==== Selection

# 10 Gallon Low Tech Rock Scape-RCS Tank-Update 7-10-10



## talontsiawd (Oct 19, 2008)

Specs:
-Marina 10 Gallon Tank (top is rimless out the box)
-Zoo Med 501 Canister Filter
-Ebay Lily Pipes (broke inlet so zoo med intake for now)
-Tetra Heater in PVC Piping Inline
-DIY Clip on CFL light-23 Wattx2


Plants
-HC

Fish
-5 Red Cherry Shrimp

Pics:


----------



## talontsiawd (Oct 19, 2008)

Some inhabitant shots:









































And here is it in my room with the new tank I just setup yesterday (dry start)


----------



## !shadow! (Jan 25, 2010)

not bad for a start man, what type of camera are you using by the way?


----------



## talontsiawd (Oct 19, 2008)

The camera is a borrowed Panasonic DMC-LZ7. It is just a point and shoot. I couldn't get it to take anything at first but found a setting where you could pick a spot and adjust the white balance (which is different from the auto white balance). That was the only way I could get decent pics, I don't really like the camera but don't own one so what can I do lol.


----------



## Darkblade48 (Jan 4, 2008)

I like the wood in the dry start tank.

2x 23W bulbs over a 10g is quite a bit of light; I think you may have algal problems if you don't raise your lights up a bit.


----------



## talontsiawd (Oct 19, 2008)

I have had this setup on my old tank and never had issues. It has been up for only a week but zero algae. That is one reason I did make my lights adjustable though. 

Thanks about the wood. I am not sure I am going to use it. I found it hiking in the Berkeley hills awhile ago.


----------



## speedie408 (Jan 15, 2009)

Great start man. If you need more manzies, lemme know since it seems like your a Bay Area local.


----------



## talontsiawd (Oct 19, 2008)

speedie408 said:


> Great start man. If you need more manzies, lemme know since it seems like your a Bay Area local.


 Thanks man. I really just have that for a visual of what I want try to do while dry starting. I have found you can get alot of mananita at the SF flower market which my GF lives a block away from. Most to big for my tank but I could cut it down. Love all your tanks btw.


----------



## talontsiawd (Oct 19, 2008)

Ok, update time....One of my RCS was pregnant before I got her and didn't drop her eggs through the acclimation process, etc. I found her on the floor and got really sad since it would be the first time I had anything in my aquarium reproduce. Today I noticed that another female was carrying eggs. I got happy. Then I noticed a baby shrimp and another, and another. It seems the female that jumped had her babies before doing so. Very happy.

========

● **What you need to do**
1 > Answer these questions about the aquarium thread:
(a) Which filter appears in the list of specs?
(b) Where was the wood in the dry start tank found?
(c) What model is the borrowed camera?
2 > Carry the aquarium thread forward with a new post that comes after the update about the baby shrimp.
The material that comes next has no part in any task here.

==== Listed records

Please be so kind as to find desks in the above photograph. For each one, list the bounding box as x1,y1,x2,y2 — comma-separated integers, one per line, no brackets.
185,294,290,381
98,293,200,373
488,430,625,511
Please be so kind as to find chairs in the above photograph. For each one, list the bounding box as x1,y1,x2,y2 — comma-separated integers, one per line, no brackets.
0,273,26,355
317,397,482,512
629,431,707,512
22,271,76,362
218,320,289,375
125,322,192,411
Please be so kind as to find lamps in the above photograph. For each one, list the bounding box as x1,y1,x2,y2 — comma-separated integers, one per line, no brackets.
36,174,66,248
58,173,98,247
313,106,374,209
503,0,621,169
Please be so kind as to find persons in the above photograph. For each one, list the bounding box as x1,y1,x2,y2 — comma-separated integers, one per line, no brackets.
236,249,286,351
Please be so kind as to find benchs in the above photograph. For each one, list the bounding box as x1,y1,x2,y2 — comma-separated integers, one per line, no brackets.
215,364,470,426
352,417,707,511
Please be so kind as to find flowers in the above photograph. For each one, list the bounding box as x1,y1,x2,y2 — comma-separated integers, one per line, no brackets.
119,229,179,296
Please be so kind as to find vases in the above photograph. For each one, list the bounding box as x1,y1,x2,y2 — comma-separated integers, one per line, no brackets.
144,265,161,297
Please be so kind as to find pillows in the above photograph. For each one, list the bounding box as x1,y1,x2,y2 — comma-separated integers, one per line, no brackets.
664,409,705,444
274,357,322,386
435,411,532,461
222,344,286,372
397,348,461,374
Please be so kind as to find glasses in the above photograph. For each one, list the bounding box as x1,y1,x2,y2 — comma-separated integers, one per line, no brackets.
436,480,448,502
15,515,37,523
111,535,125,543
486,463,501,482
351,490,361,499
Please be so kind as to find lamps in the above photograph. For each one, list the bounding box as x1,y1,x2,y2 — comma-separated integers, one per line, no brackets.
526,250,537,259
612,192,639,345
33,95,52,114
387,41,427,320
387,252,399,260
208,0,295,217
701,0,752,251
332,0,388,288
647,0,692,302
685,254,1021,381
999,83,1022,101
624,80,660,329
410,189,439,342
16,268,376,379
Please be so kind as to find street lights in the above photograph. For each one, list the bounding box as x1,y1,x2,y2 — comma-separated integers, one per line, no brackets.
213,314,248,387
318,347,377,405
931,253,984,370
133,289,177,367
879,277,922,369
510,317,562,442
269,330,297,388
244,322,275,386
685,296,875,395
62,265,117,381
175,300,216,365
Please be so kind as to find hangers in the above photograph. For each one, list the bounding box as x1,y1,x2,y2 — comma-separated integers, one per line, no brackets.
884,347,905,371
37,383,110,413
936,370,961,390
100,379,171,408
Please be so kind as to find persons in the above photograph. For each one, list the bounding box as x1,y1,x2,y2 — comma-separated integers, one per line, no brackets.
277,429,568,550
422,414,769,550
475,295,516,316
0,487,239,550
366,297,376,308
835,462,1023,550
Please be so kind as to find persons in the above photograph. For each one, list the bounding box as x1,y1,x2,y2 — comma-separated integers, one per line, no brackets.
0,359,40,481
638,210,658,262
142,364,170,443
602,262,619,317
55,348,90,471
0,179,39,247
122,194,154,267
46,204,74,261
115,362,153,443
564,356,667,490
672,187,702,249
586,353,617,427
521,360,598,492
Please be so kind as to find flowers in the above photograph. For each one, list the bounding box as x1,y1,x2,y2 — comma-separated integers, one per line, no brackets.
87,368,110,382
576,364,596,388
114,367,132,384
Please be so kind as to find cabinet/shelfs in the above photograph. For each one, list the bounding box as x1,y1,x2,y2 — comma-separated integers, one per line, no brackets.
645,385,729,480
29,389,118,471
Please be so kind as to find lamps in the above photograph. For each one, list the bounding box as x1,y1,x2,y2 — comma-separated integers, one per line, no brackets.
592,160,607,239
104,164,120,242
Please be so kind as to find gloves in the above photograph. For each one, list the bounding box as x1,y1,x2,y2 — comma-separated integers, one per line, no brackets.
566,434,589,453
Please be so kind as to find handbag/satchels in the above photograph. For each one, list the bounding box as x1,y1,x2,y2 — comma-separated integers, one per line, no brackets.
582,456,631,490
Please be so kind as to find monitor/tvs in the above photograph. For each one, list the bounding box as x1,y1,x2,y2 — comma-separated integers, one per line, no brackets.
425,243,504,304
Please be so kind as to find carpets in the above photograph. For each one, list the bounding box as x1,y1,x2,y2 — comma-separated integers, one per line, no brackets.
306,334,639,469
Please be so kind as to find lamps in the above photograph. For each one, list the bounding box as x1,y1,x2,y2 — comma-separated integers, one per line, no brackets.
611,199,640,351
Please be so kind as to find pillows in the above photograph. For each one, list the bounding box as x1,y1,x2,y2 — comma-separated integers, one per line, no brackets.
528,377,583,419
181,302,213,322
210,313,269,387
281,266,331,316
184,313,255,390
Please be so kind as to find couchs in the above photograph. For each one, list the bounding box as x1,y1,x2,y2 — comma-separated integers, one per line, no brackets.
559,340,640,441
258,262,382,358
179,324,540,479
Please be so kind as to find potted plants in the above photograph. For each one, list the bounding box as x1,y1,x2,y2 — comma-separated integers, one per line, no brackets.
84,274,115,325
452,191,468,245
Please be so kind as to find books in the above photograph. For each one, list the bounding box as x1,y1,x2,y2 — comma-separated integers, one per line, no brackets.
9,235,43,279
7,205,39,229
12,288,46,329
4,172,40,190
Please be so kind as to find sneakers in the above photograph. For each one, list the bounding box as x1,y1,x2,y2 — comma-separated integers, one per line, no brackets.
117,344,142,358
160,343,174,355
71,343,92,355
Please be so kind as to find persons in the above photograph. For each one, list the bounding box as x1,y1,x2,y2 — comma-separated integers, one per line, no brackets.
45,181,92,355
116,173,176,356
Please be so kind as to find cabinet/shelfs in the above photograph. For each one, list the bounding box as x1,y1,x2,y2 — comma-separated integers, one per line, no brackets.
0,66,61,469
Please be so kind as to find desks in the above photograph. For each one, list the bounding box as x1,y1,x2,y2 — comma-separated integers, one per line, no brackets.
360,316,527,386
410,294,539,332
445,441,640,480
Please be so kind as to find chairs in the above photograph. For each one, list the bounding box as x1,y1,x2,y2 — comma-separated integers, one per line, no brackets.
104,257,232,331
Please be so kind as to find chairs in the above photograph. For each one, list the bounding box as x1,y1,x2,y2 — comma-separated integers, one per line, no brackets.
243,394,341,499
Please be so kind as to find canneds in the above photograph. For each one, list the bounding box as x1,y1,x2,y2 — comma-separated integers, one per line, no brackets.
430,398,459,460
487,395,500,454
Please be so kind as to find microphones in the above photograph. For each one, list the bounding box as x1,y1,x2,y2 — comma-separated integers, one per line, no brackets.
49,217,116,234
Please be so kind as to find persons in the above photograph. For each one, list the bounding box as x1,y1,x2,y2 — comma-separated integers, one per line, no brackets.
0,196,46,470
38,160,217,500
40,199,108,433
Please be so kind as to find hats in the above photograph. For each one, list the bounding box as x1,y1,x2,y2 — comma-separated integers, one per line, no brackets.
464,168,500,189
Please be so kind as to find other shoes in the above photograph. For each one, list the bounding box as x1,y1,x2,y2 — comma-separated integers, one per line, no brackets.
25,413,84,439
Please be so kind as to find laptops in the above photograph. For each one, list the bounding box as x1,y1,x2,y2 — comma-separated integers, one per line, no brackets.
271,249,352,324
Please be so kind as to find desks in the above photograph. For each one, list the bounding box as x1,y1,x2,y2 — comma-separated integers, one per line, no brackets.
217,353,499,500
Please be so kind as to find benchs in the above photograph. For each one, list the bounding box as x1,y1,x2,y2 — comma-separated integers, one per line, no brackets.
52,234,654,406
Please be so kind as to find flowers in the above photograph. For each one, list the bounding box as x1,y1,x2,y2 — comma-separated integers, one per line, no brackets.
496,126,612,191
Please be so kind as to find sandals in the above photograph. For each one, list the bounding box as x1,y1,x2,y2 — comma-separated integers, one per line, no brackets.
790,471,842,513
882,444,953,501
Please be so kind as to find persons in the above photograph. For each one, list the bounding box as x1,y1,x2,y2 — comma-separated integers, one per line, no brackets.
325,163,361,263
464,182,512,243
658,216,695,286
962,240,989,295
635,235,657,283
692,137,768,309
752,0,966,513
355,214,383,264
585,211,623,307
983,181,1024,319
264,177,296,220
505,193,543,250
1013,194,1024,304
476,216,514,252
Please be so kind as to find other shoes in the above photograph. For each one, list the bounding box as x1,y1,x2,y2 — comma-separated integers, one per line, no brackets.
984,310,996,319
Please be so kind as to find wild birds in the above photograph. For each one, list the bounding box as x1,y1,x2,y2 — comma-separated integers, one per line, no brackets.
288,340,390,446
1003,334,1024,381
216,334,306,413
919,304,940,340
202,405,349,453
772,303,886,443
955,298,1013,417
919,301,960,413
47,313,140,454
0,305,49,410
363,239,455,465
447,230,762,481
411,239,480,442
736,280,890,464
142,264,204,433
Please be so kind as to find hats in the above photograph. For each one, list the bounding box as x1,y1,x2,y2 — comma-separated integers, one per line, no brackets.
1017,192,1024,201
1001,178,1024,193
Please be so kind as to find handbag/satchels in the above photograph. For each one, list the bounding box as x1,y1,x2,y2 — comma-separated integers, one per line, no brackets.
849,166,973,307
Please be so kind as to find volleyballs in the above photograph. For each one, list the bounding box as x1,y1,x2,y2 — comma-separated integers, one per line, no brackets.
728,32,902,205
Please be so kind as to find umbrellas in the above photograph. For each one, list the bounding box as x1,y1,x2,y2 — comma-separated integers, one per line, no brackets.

========

● **Responses**
1 >
(a) A Zoo Med 501 Canister Filter.
(b) Hiking in the Berkeley hills.
(c) A Panasonic DMC-LZ7.

2 >
I tried to take pics but couldn't get any so I took a FS shot. There is an algae waffer in the middle. It is filling in faster than I thought actually but still slowish. The glass is dirty so the pic isn't great.


----------



## talontsiawd (Oct 19, 2008)

Well, the babies are now big enough to take pictures of. I don't know how many I have, but it's alot. I also have 2 more pregnant shrimp. I may have a little factory going here.

Baby









Size comparison (and these grew almost 2x there size in a few days)









I am having trouble getting some full tank shots due to no background. I have some GDA which is actually welcomed right now but I have raised my lights. My photoperiod is really long and will be reduced when I want the GDA to go away. As long as I don't get other algae, this is fine as it is pretty easy to get rid of in my expreience.


----------



## talontsiawd (Oct 19, 2008)

OK, I tried to get a good FS shot but couldn't. I tried to edit it and went to far but it gives you a decent idea (I never edit pictures of my tank before so I had no idea what I was doing)










Even though it is filling in slowish, I would say the growth is good. I think it will fill the rest in in the middle pretty quick. I will need to add some more HC to the sides if I want that to really start to grow out quickly, I might, I am in no rush.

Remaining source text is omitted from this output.